--- Tasks to carry out ---
1. Translate this sentence from the email thread into Spanish: "It's generally not recommended to have copyField targets "stored", or have a mix of explicitly set values and copyField values in the same field."
2. Name every attribute that appears in the dynamicField definitions quoted in the email thread.

--- Source passage ---
2015-05-14 16:47 GMT+02:00 Luis Cappa Banda <lu...@gmail.com>:

> Hi Yonik,
>
> Yes, they are the target from copyFields in the schema.xml. This *_target
> fields are suposed to be used in some specific searchable (thus, tokenized)
> fields that in the future are candidates to be faceted to return some
> stats. For example, imagine that you have a field storing a directory path
> and you want to search by. Also, you may want to facet by the whole
> directory path value (not just their terms). Thats why I' m storing both
> field values: searchable and tokenized one, string and 'facet candidate'
> one.
>
> What I do not understand is that both i18n* and *_target are dynamic,
> indexed and stored values. The only difference is that *_target one is
> multivalued. Does it have some sense?
>
>
> Regards
>
>
> - Luis Cappa
>
> 2015-05-14 16:42 GMT+02:00 Yonik Seeley <ys...@gmail.com>:
>
>> Are the _facet fields the target of a copyField in the schema?
>> Realtime get either gets the values from the transaction log (and if
>> you didn't send it the values, they won't be there) or gets them from
>> the index to try and reconstruct what was sent in.
>>
>> It's generally not recommended to have copyField targets "stored", or
>> have a mix of explicitly set values and copyField values in the same
>> field.
>>
>> -Yonik
>>
>> On Thu, May 14, 2015 at 7:17 AM, Luis Cappa Banda <lu...@gmail.com>
>> wrote:
>> > Hi there,
>> >
>> > I have the following dynamicFields definition in my schema.xml:
>> >
>> >
>> > <!-- I18n DynamicFields -->
>> >
>> > <dynamicField name="i18n*" type="string" indexed="true" stored="true"
>> /> <!--
>> > DynamicFields used typically for faceting issues by copying values from
>> > other existing fields--> <dynamicField name="*_facet" type="string"
>> indexed=
>> > "true" stored="true" multiValued="true" />
>> >
>> >
>> > I' ve seen that when fetching documents with /select?q=id:whateverId,
>> the
>> > results returned include both i18n* and *_facet fields filled. However,
>> > when using real-time request handler (/get?ids:whateverIds) the result
>> > fetched include only i18n* dynamic fields, but *_facet ones are not
>> > included.

--- Supplied entries ---
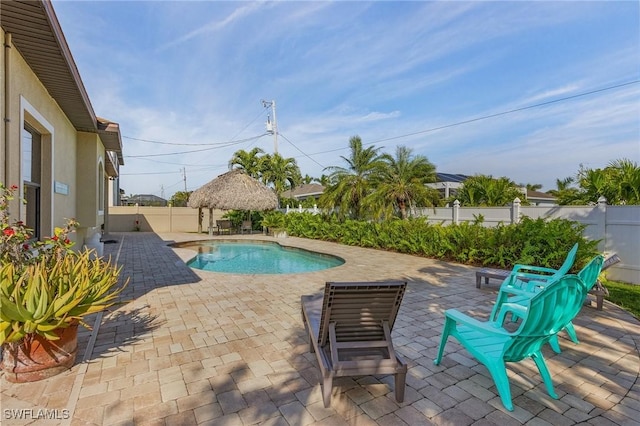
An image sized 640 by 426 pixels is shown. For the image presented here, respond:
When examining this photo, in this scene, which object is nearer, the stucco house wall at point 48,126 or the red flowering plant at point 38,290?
the red flowering plant at point 38,290

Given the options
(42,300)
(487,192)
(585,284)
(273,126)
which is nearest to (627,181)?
(487,192)

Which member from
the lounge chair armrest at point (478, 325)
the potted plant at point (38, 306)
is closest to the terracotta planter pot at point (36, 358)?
the potted plant at point (38, 306)

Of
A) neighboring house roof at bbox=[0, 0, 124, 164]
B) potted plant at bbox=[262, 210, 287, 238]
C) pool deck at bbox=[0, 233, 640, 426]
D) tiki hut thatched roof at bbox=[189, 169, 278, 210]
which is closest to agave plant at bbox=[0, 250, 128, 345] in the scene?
pool deck at bbox=[0, 233, 640, 426]

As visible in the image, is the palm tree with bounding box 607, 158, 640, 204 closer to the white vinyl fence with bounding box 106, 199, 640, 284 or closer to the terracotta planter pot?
the white vinyl fence with bounding box 106, 199, 640, 284

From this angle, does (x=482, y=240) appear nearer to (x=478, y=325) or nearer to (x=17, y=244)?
(x=478, y=325)

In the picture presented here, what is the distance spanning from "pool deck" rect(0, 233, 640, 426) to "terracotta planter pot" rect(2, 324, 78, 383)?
0.30 feet

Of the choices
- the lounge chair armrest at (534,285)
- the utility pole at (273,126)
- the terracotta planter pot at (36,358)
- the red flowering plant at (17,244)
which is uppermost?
the utility pole at (273,126)

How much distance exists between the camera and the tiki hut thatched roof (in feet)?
61.1

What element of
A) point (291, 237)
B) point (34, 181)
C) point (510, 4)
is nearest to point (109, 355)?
point (34, 181)

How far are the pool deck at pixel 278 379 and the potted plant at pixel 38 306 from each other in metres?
0.18

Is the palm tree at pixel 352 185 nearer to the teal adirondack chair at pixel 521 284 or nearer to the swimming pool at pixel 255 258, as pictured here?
the swimming pool at pixel 255 258

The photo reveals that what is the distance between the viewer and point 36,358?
286 cm

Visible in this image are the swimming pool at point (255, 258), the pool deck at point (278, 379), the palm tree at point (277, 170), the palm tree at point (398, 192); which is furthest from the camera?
the palm tree at point (277, 170)

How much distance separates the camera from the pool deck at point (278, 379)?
8.12 feet
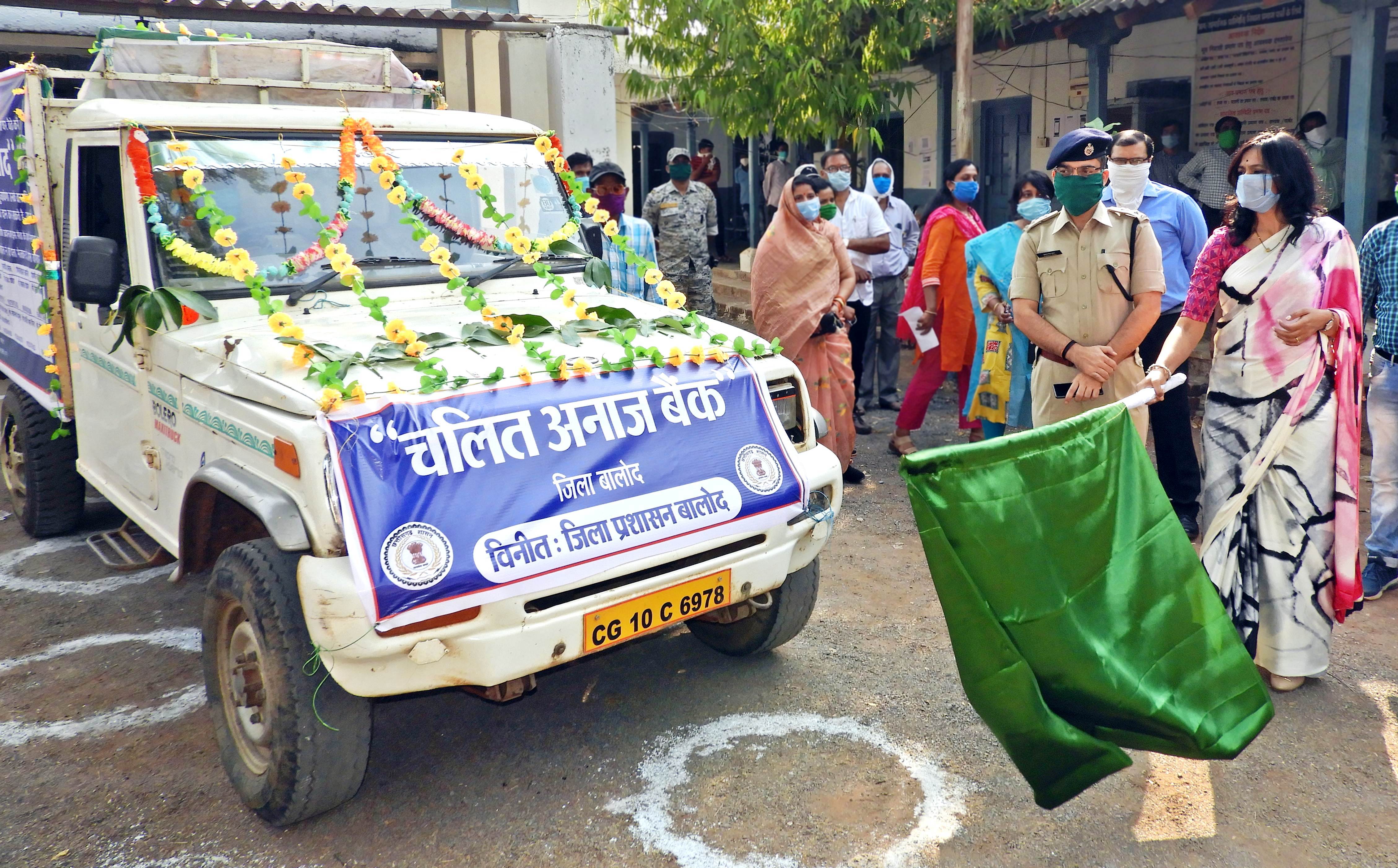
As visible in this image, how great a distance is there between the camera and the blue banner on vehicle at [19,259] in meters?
5.00

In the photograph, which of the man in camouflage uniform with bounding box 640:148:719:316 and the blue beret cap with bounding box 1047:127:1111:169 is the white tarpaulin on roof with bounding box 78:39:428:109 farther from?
the man in camouflage uniform with bounding box 640:148:719:316

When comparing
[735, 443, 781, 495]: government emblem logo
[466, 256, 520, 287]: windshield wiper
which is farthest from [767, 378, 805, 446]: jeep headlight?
[466, 256, 520, 287]: windshield wiper

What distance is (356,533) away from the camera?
2.81 m

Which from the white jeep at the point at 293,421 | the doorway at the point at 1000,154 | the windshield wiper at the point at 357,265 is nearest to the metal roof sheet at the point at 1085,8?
the doorway at the point at 1000,154

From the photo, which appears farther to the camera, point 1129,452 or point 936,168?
point 936,168

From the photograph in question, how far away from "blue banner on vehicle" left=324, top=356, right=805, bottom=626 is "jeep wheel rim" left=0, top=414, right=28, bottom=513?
3.96 m

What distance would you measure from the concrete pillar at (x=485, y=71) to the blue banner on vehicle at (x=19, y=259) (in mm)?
6687

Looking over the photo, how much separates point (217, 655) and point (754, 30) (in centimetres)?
941

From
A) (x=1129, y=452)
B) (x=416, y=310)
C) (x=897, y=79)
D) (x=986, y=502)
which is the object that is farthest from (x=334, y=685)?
(x=897, y=79)

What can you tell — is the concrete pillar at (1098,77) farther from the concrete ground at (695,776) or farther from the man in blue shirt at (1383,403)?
the concrete ground at (695,776)

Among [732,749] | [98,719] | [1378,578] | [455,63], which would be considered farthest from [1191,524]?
[455,63]

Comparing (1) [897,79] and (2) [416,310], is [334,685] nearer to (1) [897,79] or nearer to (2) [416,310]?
(2) [416,310]

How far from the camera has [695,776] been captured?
346cm

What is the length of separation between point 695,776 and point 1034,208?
13.6 feet
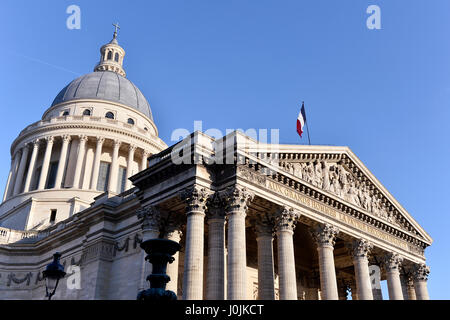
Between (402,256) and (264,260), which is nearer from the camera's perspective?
(264,260)

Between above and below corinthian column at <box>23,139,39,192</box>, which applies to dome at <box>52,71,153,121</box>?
above

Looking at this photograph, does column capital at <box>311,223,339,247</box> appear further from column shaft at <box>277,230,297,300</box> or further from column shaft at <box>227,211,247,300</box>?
column shaft at <box>227,211,247,300</box>

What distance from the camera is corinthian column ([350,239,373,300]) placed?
1256 inches

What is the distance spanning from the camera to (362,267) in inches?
1300

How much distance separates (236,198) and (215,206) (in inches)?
63.1

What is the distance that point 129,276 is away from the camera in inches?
1212

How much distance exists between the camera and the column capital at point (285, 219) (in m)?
28.5

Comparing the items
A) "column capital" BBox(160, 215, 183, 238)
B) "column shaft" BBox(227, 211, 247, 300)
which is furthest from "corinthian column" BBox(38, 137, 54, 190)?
"column shaft" BBox(227, 211, 247, 300)

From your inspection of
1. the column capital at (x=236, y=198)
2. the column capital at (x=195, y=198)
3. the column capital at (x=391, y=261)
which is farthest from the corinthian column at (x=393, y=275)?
the column capital at (x=195, y=198)

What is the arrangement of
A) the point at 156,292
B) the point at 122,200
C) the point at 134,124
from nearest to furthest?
the point at 156,292 → the point at 122,200 → the point at 134,124

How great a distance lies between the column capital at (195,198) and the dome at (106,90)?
129 feet
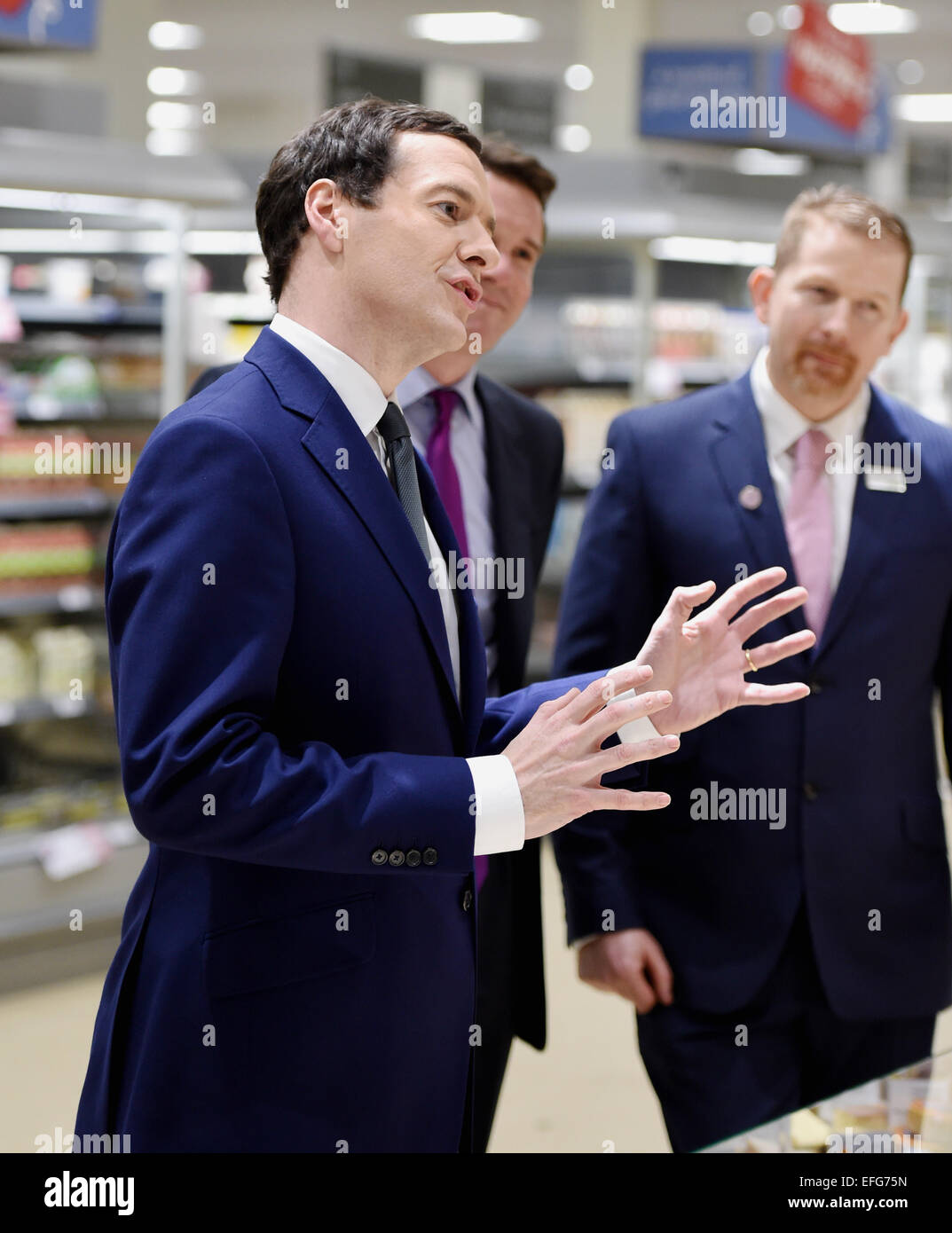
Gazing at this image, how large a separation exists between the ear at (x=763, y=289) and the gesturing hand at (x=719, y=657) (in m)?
0.84

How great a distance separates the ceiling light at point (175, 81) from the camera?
14.8 meters

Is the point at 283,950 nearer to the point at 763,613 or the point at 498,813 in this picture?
the point at 498,813

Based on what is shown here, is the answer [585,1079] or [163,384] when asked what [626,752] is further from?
[163,384]

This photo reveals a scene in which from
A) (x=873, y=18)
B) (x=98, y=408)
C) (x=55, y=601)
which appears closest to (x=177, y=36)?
(x=873, y=18)

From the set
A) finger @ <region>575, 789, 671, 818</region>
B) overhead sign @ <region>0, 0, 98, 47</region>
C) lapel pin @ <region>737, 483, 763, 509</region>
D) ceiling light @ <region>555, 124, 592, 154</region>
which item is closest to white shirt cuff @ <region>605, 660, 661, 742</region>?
finger @ <region>575, 789, 671, 818</region>

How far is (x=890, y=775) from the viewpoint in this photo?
2.29m

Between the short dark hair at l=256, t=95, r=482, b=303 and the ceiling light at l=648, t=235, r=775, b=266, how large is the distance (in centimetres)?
512

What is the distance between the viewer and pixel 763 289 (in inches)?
94.7

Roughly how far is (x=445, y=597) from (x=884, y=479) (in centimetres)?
97

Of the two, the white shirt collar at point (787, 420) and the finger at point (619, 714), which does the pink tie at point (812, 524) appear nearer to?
the white shirt collar at point (787, 420)
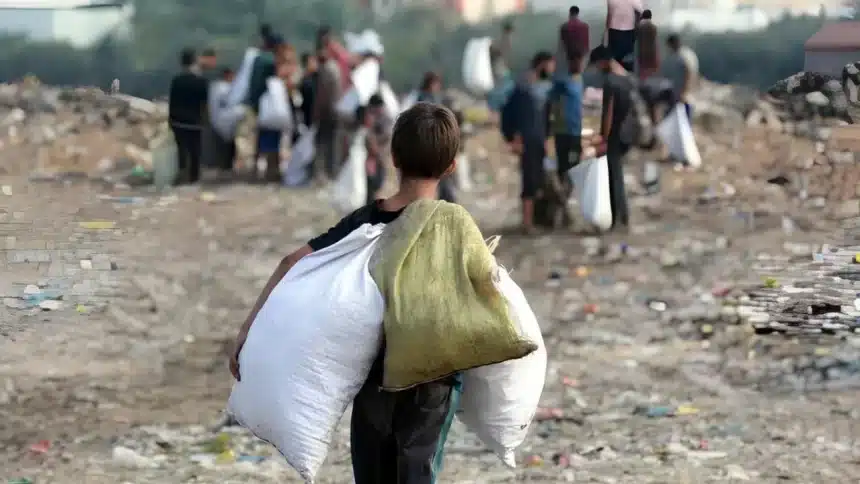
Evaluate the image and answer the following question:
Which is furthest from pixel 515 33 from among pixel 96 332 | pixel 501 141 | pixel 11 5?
pixel 96 332

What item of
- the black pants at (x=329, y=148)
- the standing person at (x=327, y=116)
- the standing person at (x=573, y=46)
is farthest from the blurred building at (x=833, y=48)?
the black pants at (x=329, y=148)

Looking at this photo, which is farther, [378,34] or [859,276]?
[378,34]

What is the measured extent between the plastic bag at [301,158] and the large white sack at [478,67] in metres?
1.52

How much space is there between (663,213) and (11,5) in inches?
171

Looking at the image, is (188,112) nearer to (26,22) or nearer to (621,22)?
(26,22)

--- Full answers ---
1. Por lo general no se recomienda que los destinos de copyField sean "stored", ni mezclar en el mismo campo valores establecidos explícitamente con valores de copyField.

2. name, type, indexed, stored, multiValued